WKRP in Cincinnati/Awesome

Everything About Fiction You Never Wanted to Know.


  • With his quiet, folksy personality intact and armed only with the lyrics to John Lennon's "Imagine", Arthur Carlson managed to reveal the hypocrisy of Richard Paul's anti-rock televangelist. Dr. Bob, a Jerry Falwell clone, was trying to strong-arm the station into playing no songs other than the ones on his religious-right organization's approved list. Dr. Bob boasted that his organization was made of millions of people who could boycott the station. Arthur Carlson read him the lyrics to John Lennon's "Imagine," asking if it would be added to the Blacklist or not.

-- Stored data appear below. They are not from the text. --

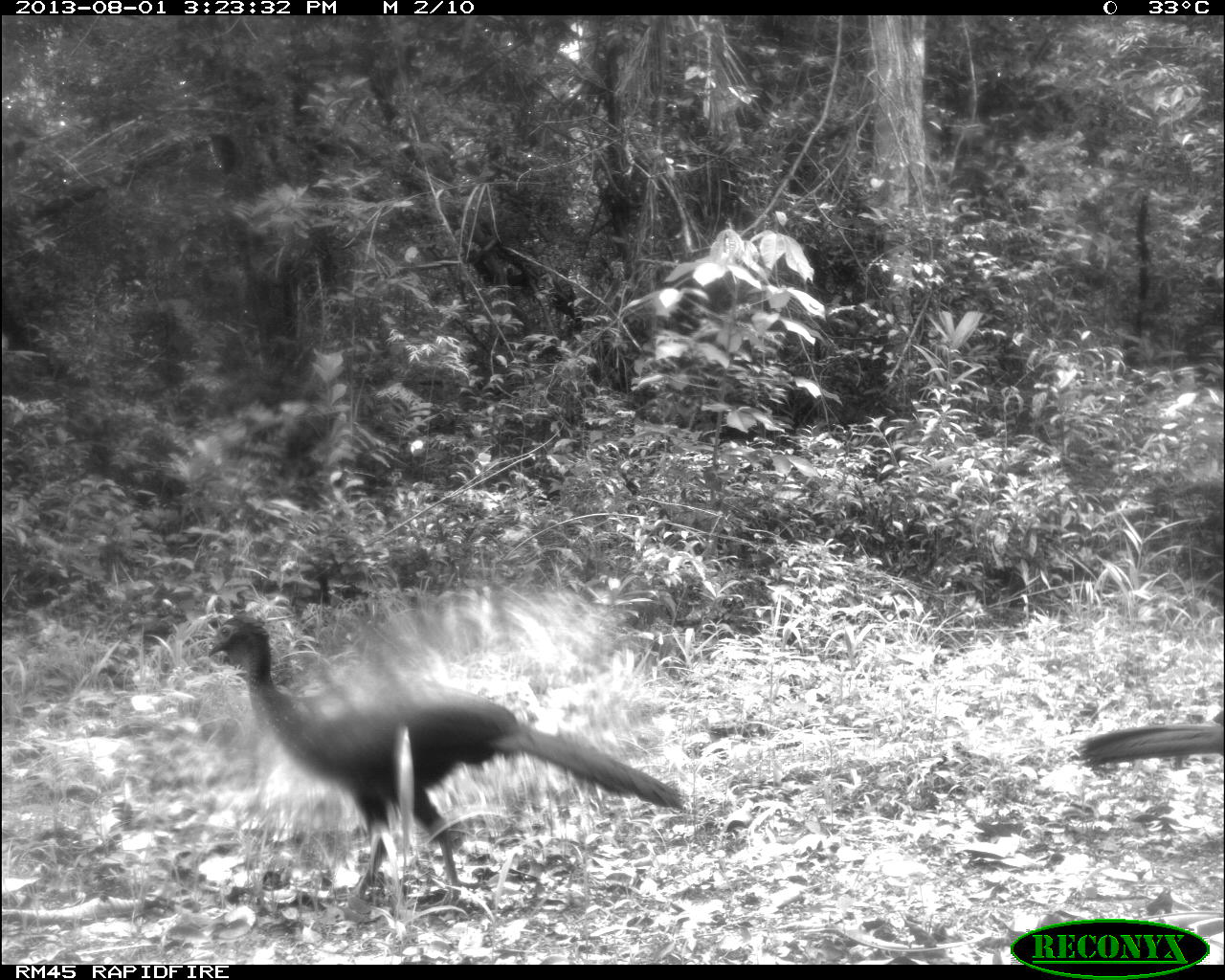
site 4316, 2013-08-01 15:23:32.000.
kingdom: Animalia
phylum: Chordata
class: Aves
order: Galliformes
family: Cracidae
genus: Penelope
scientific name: Penelope purpurascens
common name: crested guan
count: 2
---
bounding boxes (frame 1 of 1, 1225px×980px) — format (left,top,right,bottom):
penelope purpurascens: (204,603,685,912); (1073,704,1225,770)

Dr. Bob: The idea is man-centered, not God-centered. Man is an animal. The Bible tells us to put our reliance in God, not in our fellow mortals. Arthur, this song says there's no heaven.
Carlson: Ah. No, it says just imagine there's no heaven.
Dr. Bob: That's blasphemy.
Carlson: On the list or not?
Dr. Bob: I have no choice but to say on.
Carlson: That decision was made by one man.

    • Earlier in the episode, Johnny warning of the slippery slope of letting these kind of people getting their way.

They sit there listening to the song, slower and slower, until, 'Ah, I heard a dirty word!'

  • The entire "Turkeys Away" episode. Fan reaction to that was so overwhelming that it convinced the network to keep the show - which was struggling in the ratings - on the air. There's a reason "Turkeys Away" was voted the greatest episode of any show, in any genre, ever broadcast in the history of television.
  • Bailey in a first season episode telling Herb after an episode of beratement to SHUT UP.
  • The episode where an old friend of Andy's comes calling... revealing that he'd been hired by Mrs. Carlson to review the station's performance without Andy's knowledge. Said friend also hints that Andy could skate on the "bad things" he's already figured about WKRP if Andy would buy his packaged-programming deal. Andy, betrayed, heads back to the station and convinces everyone there to act completely opposite of how they normally act (including Les). It works: Mrs. Carlson can't believe a word of the review... and compliments Andy on pulling it off.
  • Les, of all people, reveals his sure-fire pick-up line: "Hello. I'm incredibly wealthy." It even works on Jennifer.
  • What's considered the show's finale: Mrs. Carlson arbitrarily decides to switch to an all-news format just as the station is showing a profit. Johnny, of all people, figures out what's going on: Mrs. Carlson never intended for the station to be a success, merely a failed tax write-off. He confronts her about it, pointing out that she promised her own son that he would be the manager of the top radio station in the market. Confronted with that, Mrs. Carlson relents just as Carlson shows up to insist she keep WKRP the way it is.
  • In "Venus and the Man", in a tour-de-force performance by Tim Reid, Venus confronts a high-school drop-out who was running with a street gang and reached out to him by taking on the challenge of teaching him the structure of the atom in two minutes, framing the lesson in street-gang politics to make it stick. A rare Aesop episode that worked without being overly sentimental.